## Activity
In the upgrade log and comment below, which existing environment variable lets you override the username that upgrade-non-controller.sh uses to connect to the overcloud nodes over SSH?

BEGIN Extract to read

PLAY [overcloud] ******************************************************************************************************************************************************************************************************************************

TASK [Gathering Facts] ************************************************************************************************************************************************************************************************************************
fatal: [192.168.0.60]: UNREACHABLE! => {"changed": false, "msg": "Failed to connect to the host via ssh: Warning: Permanently added '192.168.0.60' (ECDSA) to the list of known hosts.\r\nPermission denied (publickey,gssapi-keyex,gssapi-with-mic,password).\r\n", "unreachable": true}
	to retry, use: --limit @/home/stack/192.168.0.60/tripleo-brhMzi-config/upgrade_steps_playbook.retry

PLAY RECAP ************************************************************************************************************************************************************************************************************************************
192.168.0.60               : ok=0    changed=0    unreachable=1    failed=0

Comment 3 Marios Andreou 2017-10-17 15:44:59 UTC
o/ mcornea 

so there are two username related things here but we should be clear and possibly need to file a new BZ for the tracking. This BZ as currently titled is about the username that the upgrade-non-controller.sh is trying to use when ssh-ing to the overcloud nodes. As per comment #1 and #2 you can override this OK with the existing UPGRADE_NODE_USER environment variable prior to invoking the upgrade-non-controller.sh. For a better user experience we can also consider the patch at https://review.openstack.org/#/c/512638/ which wires that up via a --overcloud-user cli option to the upgrade-non-controller.sh.

END Extract to read
BEGIN Recorded data

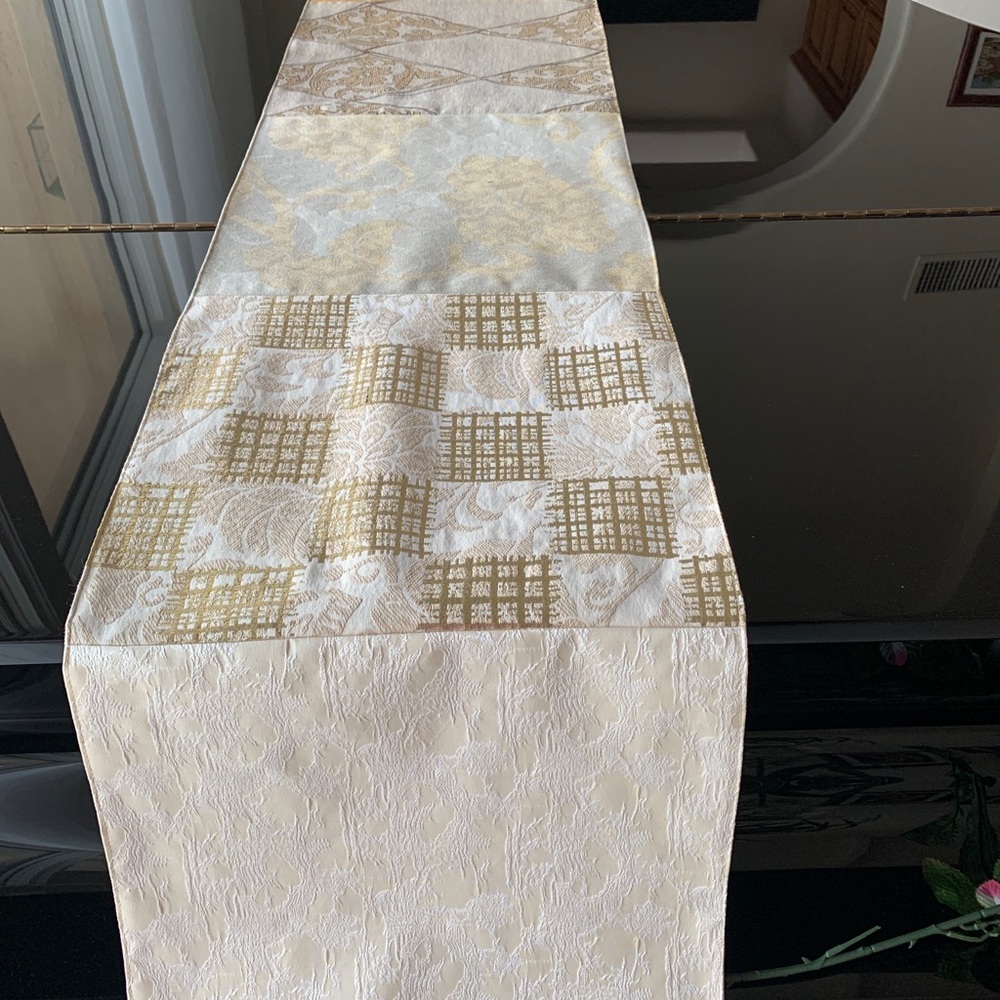 Beautiful table runner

END Recorded data

## Written answer
UPGRADE_NODE_USER